====== Data for review
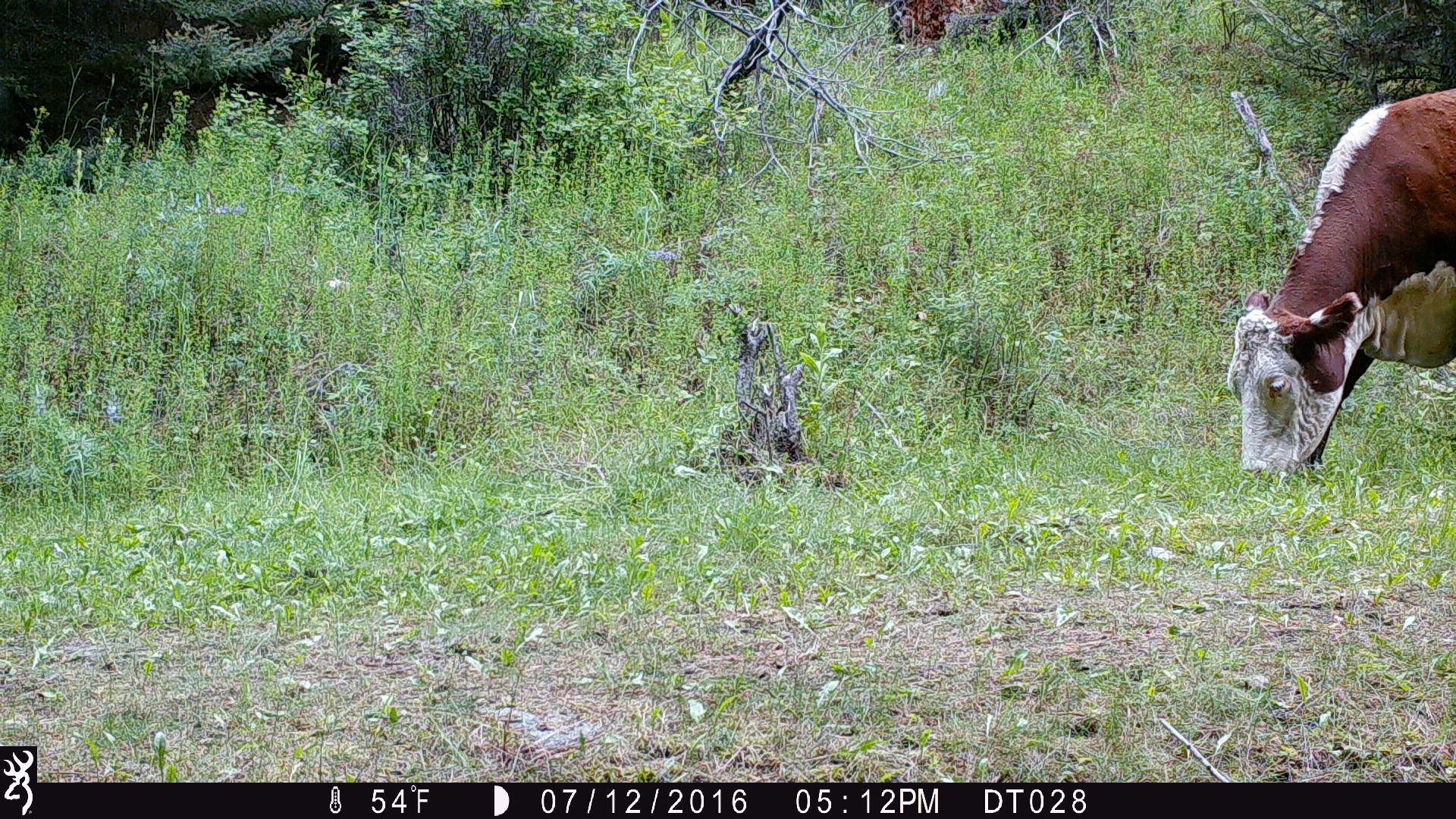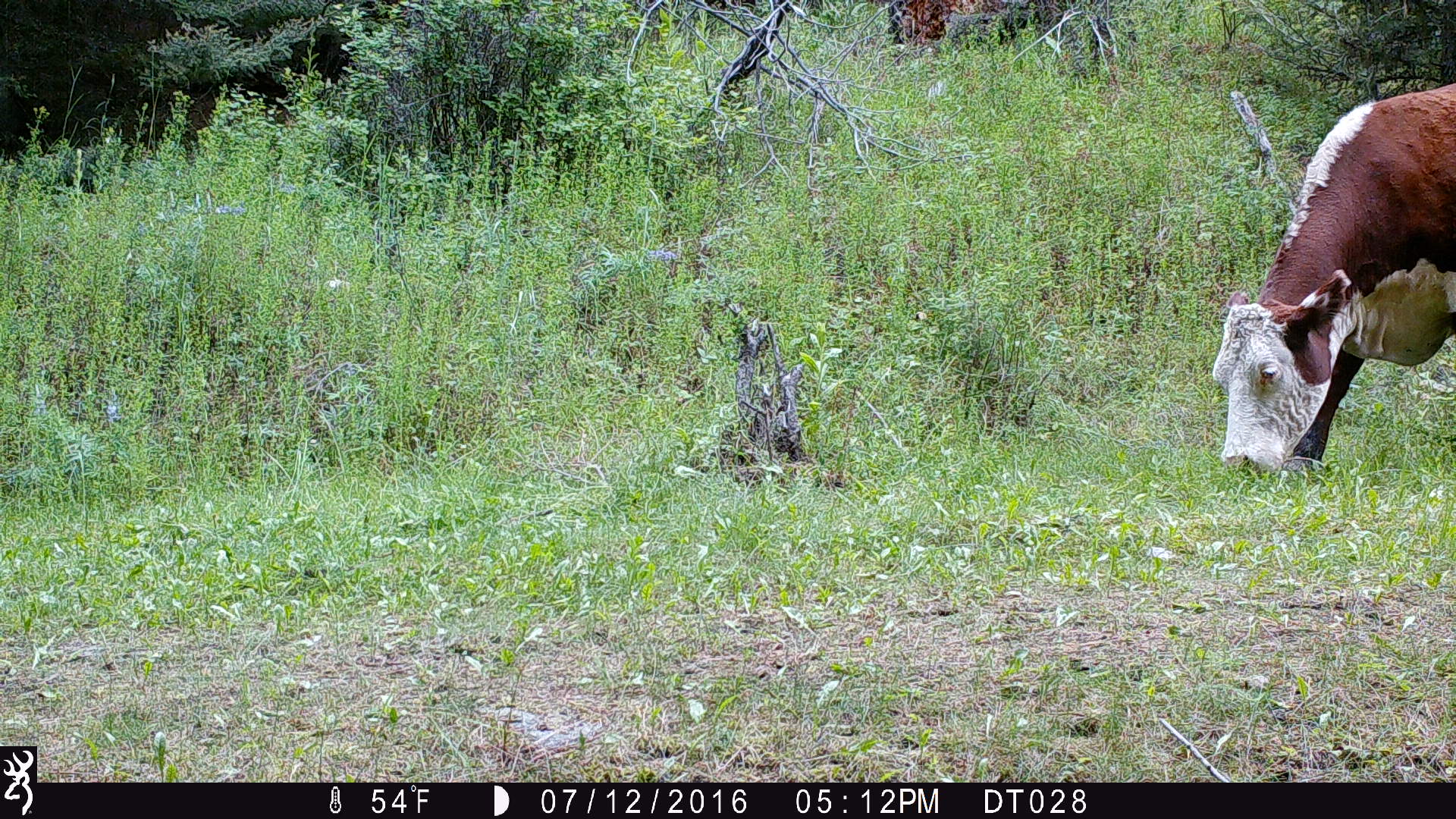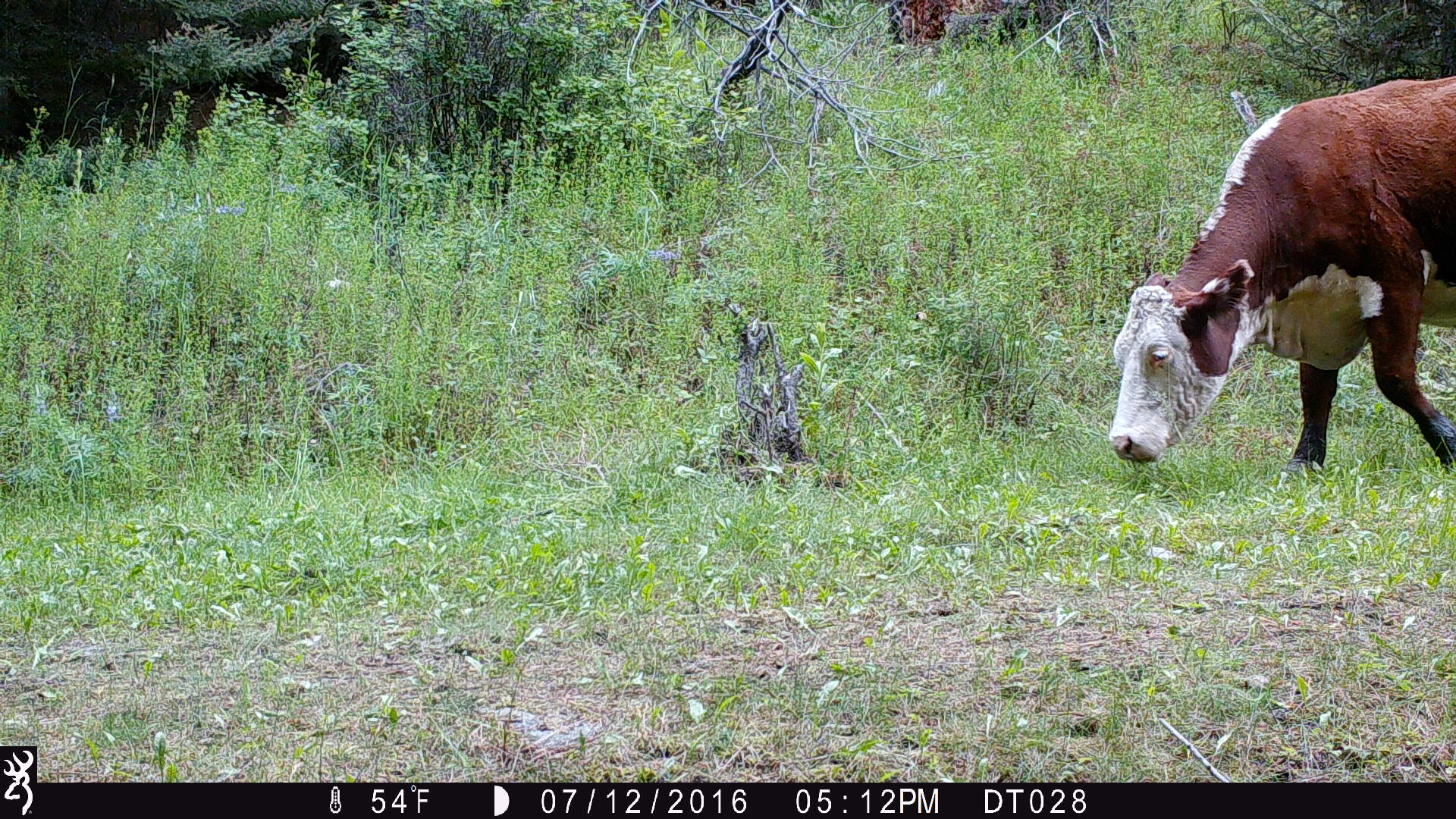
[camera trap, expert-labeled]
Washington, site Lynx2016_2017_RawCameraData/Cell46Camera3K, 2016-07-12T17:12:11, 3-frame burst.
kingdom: Animalia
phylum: Chordata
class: Mammalia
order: Artiodactyla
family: Bovidae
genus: Bos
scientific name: Bos taurus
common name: domestic cattle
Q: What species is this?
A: Domestic cattle (Bos taurus).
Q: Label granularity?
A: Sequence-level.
============
#### [What is needed]
Except for the pictures, set down each line of the records exactly as it appears.

#### [Your response]
[camera trap, expert-labeled]
Washington, site Lynx2016_2017_RawCameraData/Cell46Camera3K, 2016-07-12T17:12:11, 3-frame burst.
kingdom: Animalia
phylum: Chordata
class: Mammalia
order: Artiodactyla
family: Bovidae
genus: Bos
scientific name: Bos taurus
common name: domestic cattle
Q: What species is this?
A: Domestic cattle (Bos taurus).
Q: Label granularity?
A: Sequence-level.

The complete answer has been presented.